## [SOURCE PASSAGE]
Content starts
As shown in Table 1, higher Anaerotruncus, Parabacteroides, and Paraprevotella enrichment was observed in the older H5 group compared with that in the younger groups; however, cholecystectomy patients did not exhibit the same enrichment, with the abundances of these three genera demonstrating significant decreases compared with the abundances in the healthy population. In addition, the abundances of Prevotella, Desulfovibrio, Barnesiella, Paludibacter, and Alistipes all decreased, whereas those of Bifidobacterium, Anaerostipes, and Dorea all increased in the cholecystectomy patients (Figure 2C). Twenty-five genera with most significantly different abundance between healthy population and cholecystectomy patients were listed (Figures 2C,D).
Escherichia coli, Fusobacterium nucleatum, and Bacteroides fragilis are reported to play key roles in promoting colorectal cancer (Cuevas-Ramos et al., 2010; Kostic et al., 2012; Boleij et al., 2015). We revealed considerable increases in E. coli TOP291 in cholecystectomy patients, thus providing potential evidence for cholecystectomy-induced colorectal cancer risk (Figure S5). The Environment for Tree Exploration (Python ete3 package) verified the sequence with strain level resolution (Jaime Huerta-Cepas et al., 2016).
Our results suggested that cholecystectomy patients may exhibit poor performance in aging-associated functions of the intestinal microbiota but tend to maintain their fecal microbiota at the early stage (Figure 2E). We also found other KEGG-predicted functions to be significantly different in cholecystectomy patients, including bacterial secretion system, biotin metabolism, carbon fixation pathways, and vitamin B6 metabolism (Tables S2A,B).
Even though the abundances of several genera were reduced, novel correlations among fecal microbiota were observed in the cholecystectomy patients. For example, Pseudobutyrivibrio and Subdoligranulum were positively correlated with Faecalibacterium and Roseburia. The correlative axis was also investigated among Citrobacter, Bacillus, Planomicrobium, and Enterococcus (Figure 2F).
Attenuated aging-associated intestinal microbiota in cholecystectomy patients
The above results revealed that the aging-associated intestinal microbiota was lost in cholecystectomy patients; however, greater detail on intestinal microbiota construction after significant time post-cholecystectomy (decades) is required. Thus, we compared the identified OTUs number and alpha diversity of microbiota in patients 5–10 years, 10–15 years, and more than 15 years after cholecystectomy. Results showed that, regardless of time post-cholecystectomy, patients did not exhibit remarkable variation in fecal microbiota (Figures 3A,B). Although several genera, including Pseudobutyrivibrio, Megamonas, Bacillus, Planomicrobium, Dorea, and Enterococcus, changed in abundance (Figure 3C), only Pseudobutyrivibrio, Metascardovia, Flavonifractor, and Selenomonas showed significance (Table 2, P < 0.05).
Content ends
## [DATA TO EXAMINE]
Content starts
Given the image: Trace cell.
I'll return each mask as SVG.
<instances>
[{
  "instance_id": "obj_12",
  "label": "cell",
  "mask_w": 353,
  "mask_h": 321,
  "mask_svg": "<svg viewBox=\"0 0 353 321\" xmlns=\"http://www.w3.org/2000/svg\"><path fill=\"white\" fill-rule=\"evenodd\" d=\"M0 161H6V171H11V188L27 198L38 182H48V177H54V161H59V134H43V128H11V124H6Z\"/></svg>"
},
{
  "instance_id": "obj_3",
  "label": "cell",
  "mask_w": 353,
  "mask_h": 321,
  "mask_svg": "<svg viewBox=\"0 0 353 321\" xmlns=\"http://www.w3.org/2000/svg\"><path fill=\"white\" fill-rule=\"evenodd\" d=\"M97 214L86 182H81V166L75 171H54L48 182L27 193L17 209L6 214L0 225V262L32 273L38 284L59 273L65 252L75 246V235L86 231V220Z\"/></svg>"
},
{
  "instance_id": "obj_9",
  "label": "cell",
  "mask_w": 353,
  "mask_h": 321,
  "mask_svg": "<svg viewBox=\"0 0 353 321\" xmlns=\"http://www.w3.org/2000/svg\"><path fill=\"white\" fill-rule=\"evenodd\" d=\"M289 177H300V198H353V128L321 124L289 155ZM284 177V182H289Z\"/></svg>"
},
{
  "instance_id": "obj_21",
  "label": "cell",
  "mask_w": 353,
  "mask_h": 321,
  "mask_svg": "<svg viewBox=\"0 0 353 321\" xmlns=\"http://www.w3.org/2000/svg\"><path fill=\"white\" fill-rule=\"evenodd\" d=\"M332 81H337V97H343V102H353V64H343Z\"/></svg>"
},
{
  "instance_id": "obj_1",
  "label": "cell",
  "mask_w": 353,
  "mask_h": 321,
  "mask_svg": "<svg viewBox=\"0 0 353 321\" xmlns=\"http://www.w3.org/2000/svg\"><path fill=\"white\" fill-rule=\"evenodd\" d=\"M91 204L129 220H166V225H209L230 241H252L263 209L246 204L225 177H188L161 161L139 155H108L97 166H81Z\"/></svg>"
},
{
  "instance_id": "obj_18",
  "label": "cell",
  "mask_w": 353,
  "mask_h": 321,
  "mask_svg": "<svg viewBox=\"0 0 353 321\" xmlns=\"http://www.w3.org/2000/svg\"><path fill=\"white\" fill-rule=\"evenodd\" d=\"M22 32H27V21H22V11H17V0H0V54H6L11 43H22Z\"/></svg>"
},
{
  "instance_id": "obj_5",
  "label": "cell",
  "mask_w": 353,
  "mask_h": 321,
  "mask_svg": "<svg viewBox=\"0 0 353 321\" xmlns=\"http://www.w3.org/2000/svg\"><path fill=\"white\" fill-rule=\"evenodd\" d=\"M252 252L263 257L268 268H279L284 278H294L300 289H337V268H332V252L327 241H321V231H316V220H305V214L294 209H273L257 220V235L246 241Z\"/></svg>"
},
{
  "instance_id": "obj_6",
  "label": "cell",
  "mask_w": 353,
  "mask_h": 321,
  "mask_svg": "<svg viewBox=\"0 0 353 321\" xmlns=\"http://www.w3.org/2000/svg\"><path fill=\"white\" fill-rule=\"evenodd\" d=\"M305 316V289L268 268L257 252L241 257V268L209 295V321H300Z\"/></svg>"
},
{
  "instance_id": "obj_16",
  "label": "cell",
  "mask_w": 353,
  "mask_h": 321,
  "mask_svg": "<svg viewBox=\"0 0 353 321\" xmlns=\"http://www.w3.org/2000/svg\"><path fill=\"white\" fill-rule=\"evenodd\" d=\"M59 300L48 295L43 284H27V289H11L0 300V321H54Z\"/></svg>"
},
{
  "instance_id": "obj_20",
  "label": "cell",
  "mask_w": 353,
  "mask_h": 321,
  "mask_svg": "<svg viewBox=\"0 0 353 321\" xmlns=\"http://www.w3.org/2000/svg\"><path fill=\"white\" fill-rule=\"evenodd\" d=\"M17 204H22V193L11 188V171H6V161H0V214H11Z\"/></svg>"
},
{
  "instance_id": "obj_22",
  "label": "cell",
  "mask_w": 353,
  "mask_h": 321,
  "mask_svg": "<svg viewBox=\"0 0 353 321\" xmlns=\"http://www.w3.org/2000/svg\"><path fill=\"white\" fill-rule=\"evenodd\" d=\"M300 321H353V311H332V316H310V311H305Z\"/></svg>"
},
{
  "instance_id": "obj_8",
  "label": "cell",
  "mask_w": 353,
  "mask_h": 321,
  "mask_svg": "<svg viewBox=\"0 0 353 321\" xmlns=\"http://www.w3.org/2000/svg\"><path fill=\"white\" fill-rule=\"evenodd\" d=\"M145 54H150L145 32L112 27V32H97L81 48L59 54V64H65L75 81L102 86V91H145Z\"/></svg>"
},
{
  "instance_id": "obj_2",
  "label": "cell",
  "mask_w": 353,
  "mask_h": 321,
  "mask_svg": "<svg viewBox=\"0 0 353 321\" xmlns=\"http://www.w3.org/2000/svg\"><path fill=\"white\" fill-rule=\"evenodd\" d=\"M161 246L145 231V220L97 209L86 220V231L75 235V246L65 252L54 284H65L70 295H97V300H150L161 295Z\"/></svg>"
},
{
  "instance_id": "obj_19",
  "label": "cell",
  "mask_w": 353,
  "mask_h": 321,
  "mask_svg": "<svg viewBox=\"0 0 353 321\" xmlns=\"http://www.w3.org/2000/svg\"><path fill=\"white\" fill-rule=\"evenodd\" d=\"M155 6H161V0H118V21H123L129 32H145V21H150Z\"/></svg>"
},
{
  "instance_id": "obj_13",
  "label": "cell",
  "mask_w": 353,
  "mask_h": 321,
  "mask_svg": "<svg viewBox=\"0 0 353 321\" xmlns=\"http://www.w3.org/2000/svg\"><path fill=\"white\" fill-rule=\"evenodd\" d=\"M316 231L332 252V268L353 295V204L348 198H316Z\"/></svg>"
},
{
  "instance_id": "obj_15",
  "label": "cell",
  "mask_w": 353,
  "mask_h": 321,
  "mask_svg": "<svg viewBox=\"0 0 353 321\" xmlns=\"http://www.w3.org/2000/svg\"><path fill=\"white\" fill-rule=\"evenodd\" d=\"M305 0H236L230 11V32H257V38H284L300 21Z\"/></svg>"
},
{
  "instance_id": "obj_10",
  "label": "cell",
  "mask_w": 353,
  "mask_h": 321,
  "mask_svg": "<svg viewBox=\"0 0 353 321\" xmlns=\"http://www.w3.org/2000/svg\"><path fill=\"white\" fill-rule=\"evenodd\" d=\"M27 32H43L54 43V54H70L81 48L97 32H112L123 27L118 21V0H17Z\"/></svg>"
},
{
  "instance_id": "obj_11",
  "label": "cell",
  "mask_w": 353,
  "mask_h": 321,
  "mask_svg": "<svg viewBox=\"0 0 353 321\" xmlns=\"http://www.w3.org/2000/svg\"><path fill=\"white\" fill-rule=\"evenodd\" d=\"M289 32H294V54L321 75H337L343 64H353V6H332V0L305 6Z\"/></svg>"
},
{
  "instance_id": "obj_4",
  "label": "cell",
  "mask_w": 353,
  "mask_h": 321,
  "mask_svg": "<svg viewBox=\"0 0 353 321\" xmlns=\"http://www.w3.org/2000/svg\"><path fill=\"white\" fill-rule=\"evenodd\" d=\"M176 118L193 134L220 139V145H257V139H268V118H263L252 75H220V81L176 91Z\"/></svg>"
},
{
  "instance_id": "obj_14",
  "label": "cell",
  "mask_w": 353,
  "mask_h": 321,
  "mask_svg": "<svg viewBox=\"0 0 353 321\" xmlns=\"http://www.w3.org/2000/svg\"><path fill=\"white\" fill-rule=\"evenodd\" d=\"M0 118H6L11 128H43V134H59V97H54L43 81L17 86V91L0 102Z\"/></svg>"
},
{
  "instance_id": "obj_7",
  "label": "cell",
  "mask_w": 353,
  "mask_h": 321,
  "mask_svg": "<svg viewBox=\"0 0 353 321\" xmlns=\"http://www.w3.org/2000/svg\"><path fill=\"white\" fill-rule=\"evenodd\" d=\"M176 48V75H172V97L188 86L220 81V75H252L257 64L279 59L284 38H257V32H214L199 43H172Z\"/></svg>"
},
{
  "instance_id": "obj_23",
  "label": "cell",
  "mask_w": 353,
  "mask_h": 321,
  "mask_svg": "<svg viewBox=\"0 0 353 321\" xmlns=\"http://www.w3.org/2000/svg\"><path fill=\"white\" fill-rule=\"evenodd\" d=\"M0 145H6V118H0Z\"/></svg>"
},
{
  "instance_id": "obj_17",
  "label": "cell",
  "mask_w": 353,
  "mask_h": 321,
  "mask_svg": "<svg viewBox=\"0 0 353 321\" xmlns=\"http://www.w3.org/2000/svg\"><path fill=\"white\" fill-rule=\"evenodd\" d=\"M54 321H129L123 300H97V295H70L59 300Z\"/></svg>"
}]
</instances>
Content ends
## [WORK REQUEST 1]
In the microbiota passage, which tool verified the sequence with strain-level resolution?
## [WORK REQUEST 2]
From the microbiota passage, write out the part that opens with the words containing "As shown in" and closes with "listed (Figures 2C,D).", swapping "healthy population" for "control group".
## [WORK REQUEST 3]
According to the microbiota passage, which genera showed significant changes in abundance with time after cholecystectomy (Table 2, P < 0.05)?

## [SOLUTION 1]
The Environment for Tree Exploration (Python ete3 package).

## [SOLUTION 2]
As shown in Table 1, higher Anaerotruncus, Parabacteroides, and Paraprevotella enrichment was observed in the older H5 group compared with that in the younger groups; however, cholecystectomy patients did not exhibit the same enrichment, with the abundances of these three genera demonstrating significant decreases compared with the abundances in the control group. In addition, the abundances of Prevotella, Desulfovibrio, Barnesiella, Paludibacter, and Alistipes all decreased, whereas those of Bifidobacterium, Anaerostipes, and Dorea all increased in the cholecystectomy patients (Figure 2C). Twenty-five genera with most significantly different abundance between control group and cholecystectomy patients were listed (Figures 2C,D).

## [SOLUTION 3]
Pseudobutyrivibrio, Metascardovia, Flavonifractor, Selenomonas